▶ **What this task involves**: Which of the lines below contain the word "vaulted"? Pull out each one in full.

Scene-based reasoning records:
== == ==
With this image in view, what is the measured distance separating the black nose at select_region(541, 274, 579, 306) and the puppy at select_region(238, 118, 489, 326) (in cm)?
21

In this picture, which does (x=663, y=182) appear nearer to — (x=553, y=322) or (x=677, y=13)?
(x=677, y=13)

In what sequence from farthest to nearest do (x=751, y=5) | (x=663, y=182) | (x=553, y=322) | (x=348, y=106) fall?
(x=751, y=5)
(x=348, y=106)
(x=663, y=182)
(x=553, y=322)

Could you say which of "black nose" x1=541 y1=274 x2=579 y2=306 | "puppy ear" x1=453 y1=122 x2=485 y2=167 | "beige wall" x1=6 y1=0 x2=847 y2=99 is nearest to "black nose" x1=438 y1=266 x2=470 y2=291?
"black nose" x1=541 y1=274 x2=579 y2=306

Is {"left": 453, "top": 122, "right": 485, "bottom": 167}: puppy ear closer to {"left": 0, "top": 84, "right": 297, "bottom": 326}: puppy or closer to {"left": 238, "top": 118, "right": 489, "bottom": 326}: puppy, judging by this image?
== == ==
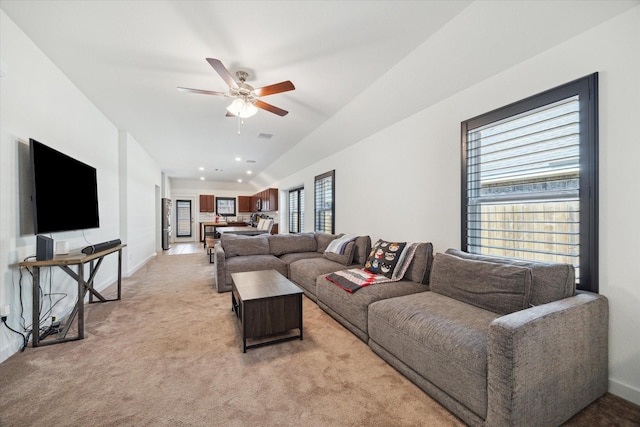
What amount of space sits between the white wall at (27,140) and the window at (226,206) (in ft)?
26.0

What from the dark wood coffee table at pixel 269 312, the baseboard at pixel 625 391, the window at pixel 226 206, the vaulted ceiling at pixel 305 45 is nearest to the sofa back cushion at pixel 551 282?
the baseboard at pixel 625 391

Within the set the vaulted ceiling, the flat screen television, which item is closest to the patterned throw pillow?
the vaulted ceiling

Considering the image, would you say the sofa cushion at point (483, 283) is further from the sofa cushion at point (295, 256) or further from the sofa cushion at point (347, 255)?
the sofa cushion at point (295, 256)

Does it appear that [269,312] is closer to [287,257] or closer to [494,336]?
== == ==
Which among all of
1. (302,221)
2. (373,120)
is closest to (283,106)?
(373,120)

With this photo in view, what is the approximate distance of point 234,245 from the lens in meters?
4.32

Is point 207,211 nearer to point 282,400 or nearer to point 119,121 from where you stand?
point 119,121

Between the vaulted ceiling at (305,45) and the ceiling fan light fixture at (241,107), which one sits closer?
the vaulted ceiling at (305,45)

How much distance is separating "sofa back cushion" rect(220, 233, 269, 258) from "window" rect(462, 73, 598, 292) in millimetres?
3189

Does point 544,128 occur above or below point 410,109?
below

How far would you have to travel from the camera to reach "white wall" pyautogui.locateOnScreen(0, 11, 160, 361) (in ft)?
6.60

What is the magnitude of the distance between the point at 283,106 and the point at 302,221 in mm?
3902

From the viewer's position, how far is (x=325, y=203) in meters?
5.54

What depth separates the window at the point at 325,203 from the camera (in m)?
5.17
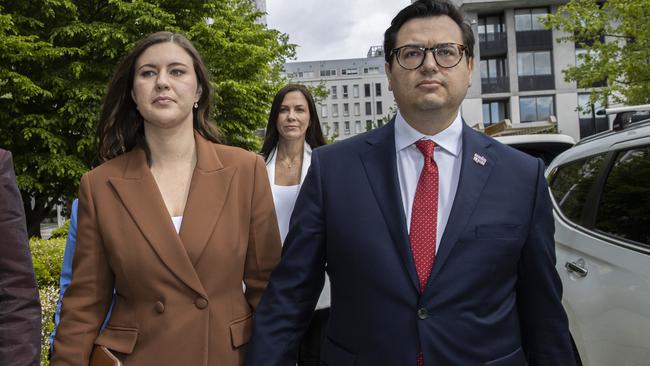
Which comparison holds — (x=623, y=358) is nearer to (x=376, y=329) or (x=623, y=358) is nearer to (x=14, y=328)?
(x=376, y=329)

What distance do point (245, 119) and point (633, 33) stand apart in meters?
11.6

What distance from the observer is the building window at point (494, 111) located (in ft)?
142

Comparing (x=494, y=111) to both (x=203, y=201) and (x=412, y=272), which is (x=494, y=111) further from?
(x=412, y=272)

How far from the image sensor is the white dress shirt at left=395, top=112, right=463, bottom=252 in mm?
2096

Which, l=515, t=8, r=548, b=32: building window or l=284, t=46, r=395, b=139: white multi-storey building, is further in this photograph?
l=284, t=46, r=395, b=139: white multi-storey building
== == ==
▶ **Full solution**:
What from the dark wood coffee table at pixel 269 312, the baseboard at pixel 625 391, the window at pixel 226 206, the vaulted ceiling at pixel 305 45 is nearest to the sofa back cushion at pixel 551 282?
Within the set the vaulted ceiling, the flat screen television, which item is closest to the patterned throw pillow?
the vaulted ceiling
Between the vaulted ceiling at (305,45) and the ceiling fan light fixture at (241,107), which one sits closer?
the vaulted ceiling at (305,45)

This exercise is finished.